Long before the OPEC gas crisis of the 1970s, Americans who owned cars in the 1940s were limited to the amount of gasoline they could buy due to the consequences of World War II. Starting in early 1942, gasoline was deemed a precious commodity and, due to its limited supply, was needed to fuel our planes, tanks, Jeeps, and boats for the war effort.
Still, Americans needed fuel for their cars in order to get to work, so a system was developed and implemented to regulate the purchase of gasoline. Car owners were issued a Gasoline Ration Card—like the one shown here—that had One Unit tabs on the bottom that were punched when used. Along with the card, a windshield sticker with a specific letter was issued. The most popular was an “A” card/sticker that allowed the car owner to purchase about 4 gallons of gas each week. If you were employed in a factory that supported the war effort, you were issued a “B” card, while doctors, nurses, farm and construction workers, and mail employees were issued a “C” card, each of which allowed them to buy up to 8 gallons of gas per week. There were other specific cards, too, such as an “X” card for members of Congress, “E” for emergency vehicles, “R” for non-highway farm vehicles, and “T” for truckers.

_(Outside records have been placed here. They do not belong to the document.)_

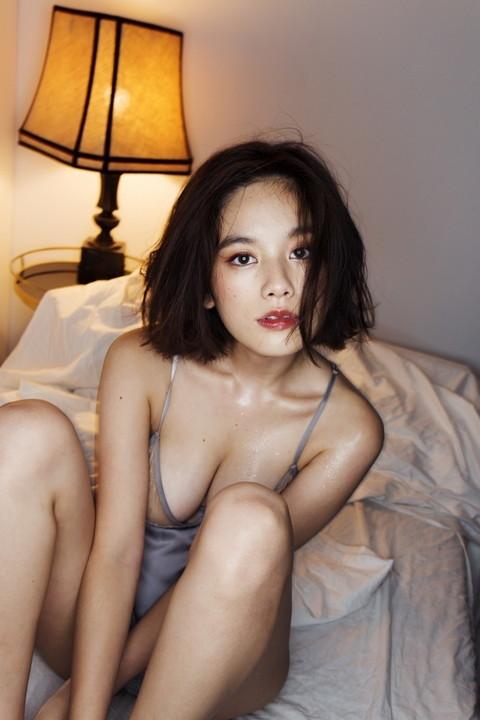 筧美和子(22)が無修正!!新写真集でムチムチセクシーボディを披露!【手ブラ・ハミ乳・生尻画像あり】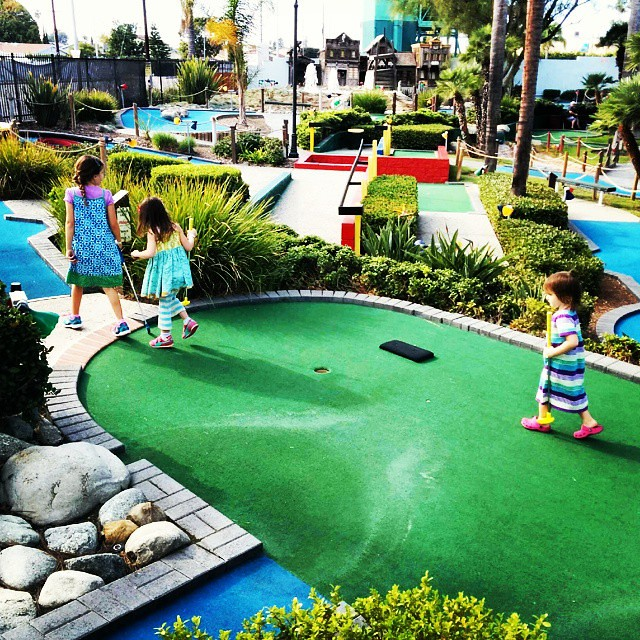 My mini mini-golfers!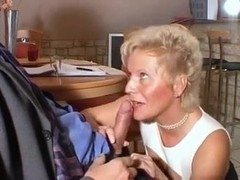 Horny, mom wanna anal with young guy.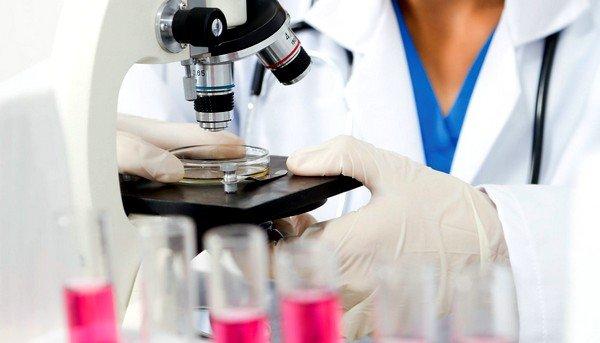 В процессе диагностических исследований выполняется обязательный анализ мокроты у больного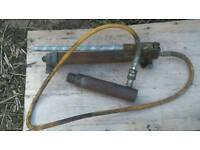 Hydraulic jack used in motor body repair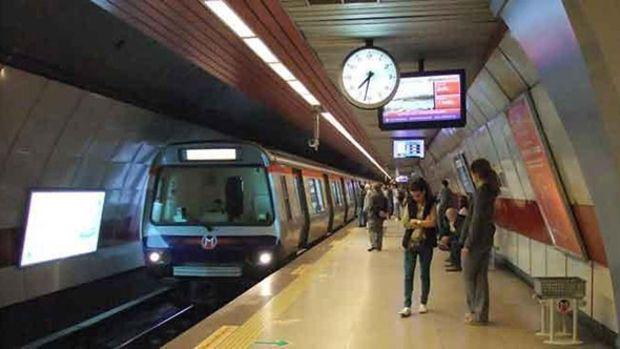 İstanbulda metro ve tramvay seferleri durdu!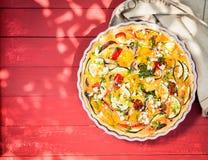 Quiche saporita dell'uovo per un pranzo di picnic di estate Fotografia Stock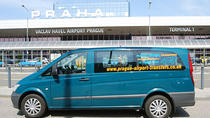 Prague Airport Shared Arrival Transfer And Half-Day City Walking Tour, Praha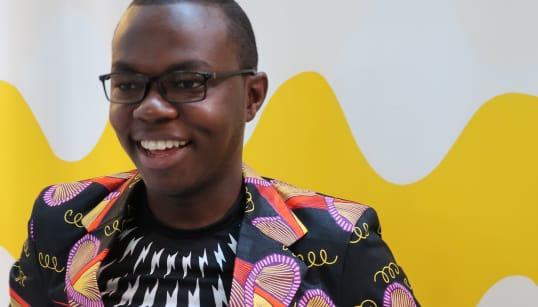 「いい声してるね」から始まった。ケニアの23歳リポーターが、フィンランドに来るまで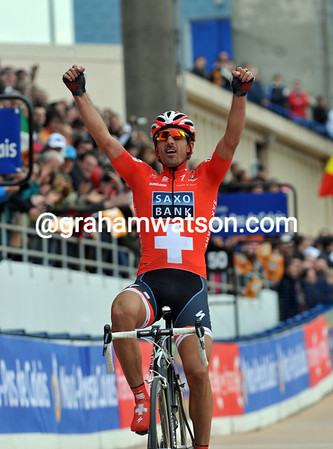 Fabian Cancellara wins the 2010 Paris-Roubaix - by exactly two minutes...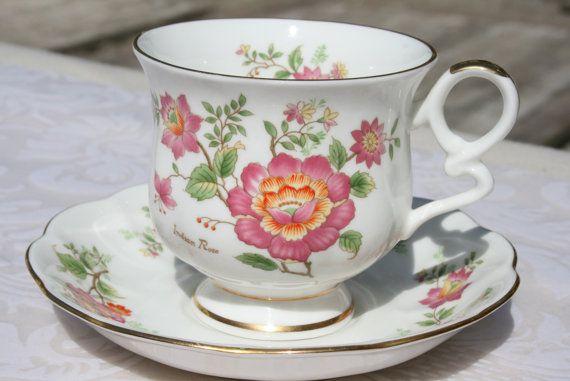 Royal Ascot kop en schoteltje met wilde rozen door HomiArticles $10.95 & Royal Ascot kop en schoteltje met wilde rozen door HomiArticles ...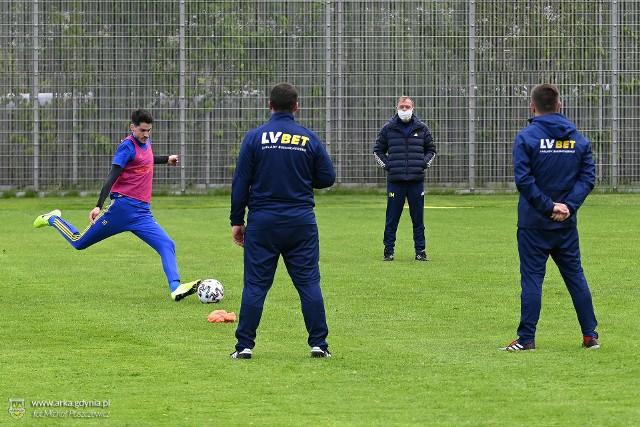 Trening piłkarzy Arki Gdynia pod okien nowego sztabu szkoleniowego na bocznym boisku Gdyńskiego Centrum Sportu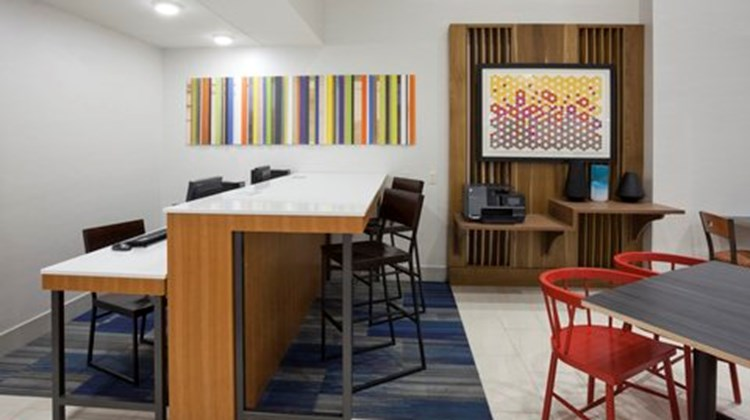 Holiday Inn Express Minneapolis Other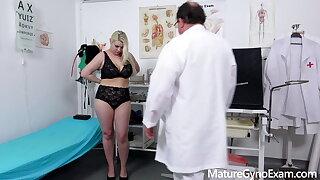 Chubby pornstar Alexa Bold examined by deviating doctor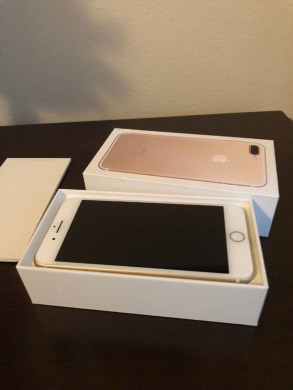 Apple iPhone in Aita el-Zot - الجديد Apple iPhone 7 Plus 256GB for sale Whatsapp  1(470)287-0431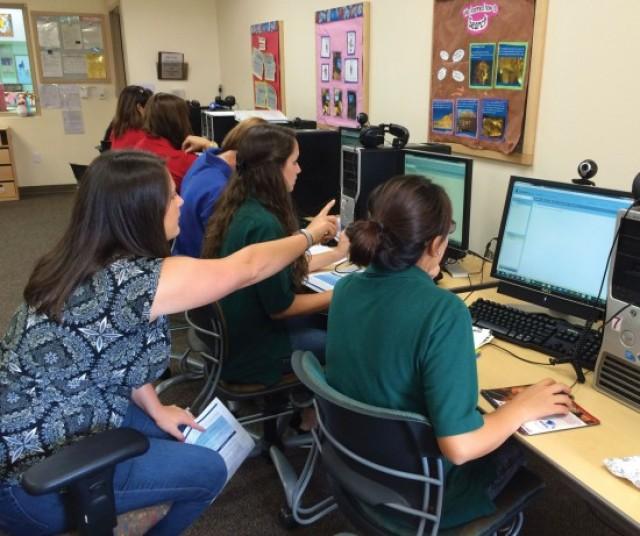 Hawaii students move ahead online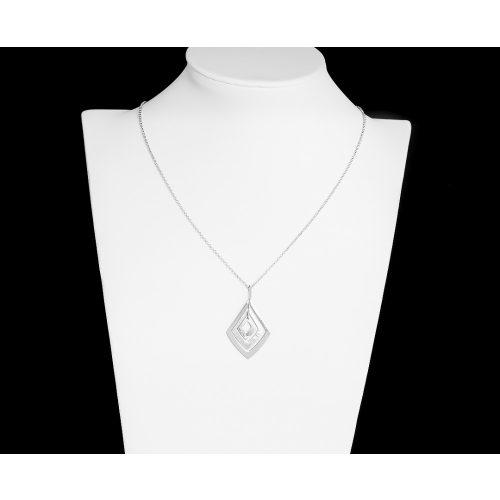 Vékony ezüst nyaklánc rombusz medálokkal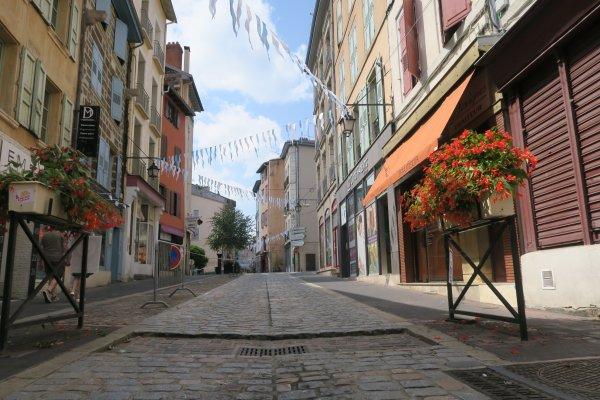 A2292 : Le Puy-en-Velay, chef-lieu de la Haute-Loire, au coeur des volcans d'Auvergne (1)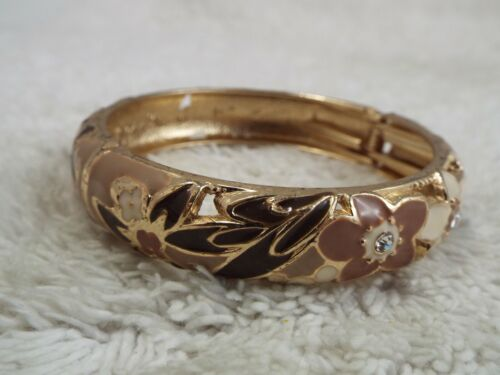 JIU LONG XING (Hi) Goldtone Cream Taupe Flower Hinged Bracelet (A11)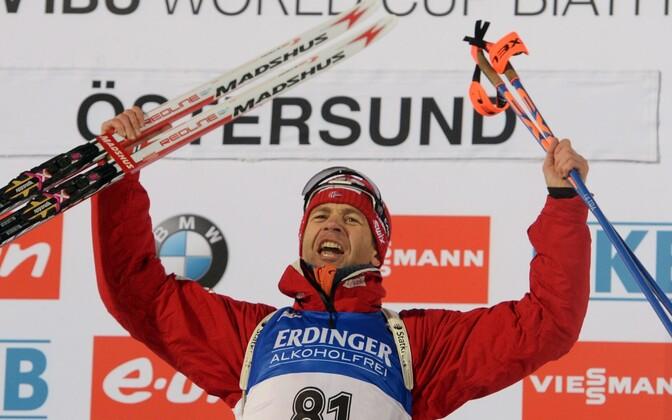 Ole Einar Björndalen talle edu toonud suusapaariga.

I recently found this A-rated Gasoline Ration Card—No. 3156410—at an antique store in Sturbridge, Massachusetts, hidden among old gas station-issued maps. For a mere $1.50, I just couldn’t pass up this little bit of American history. Although it doesn’t state the year of the car (but does list the registration number), it shows that the owner had a Chevrolet sedan. Instructions were listed on the back of the card, as shown here.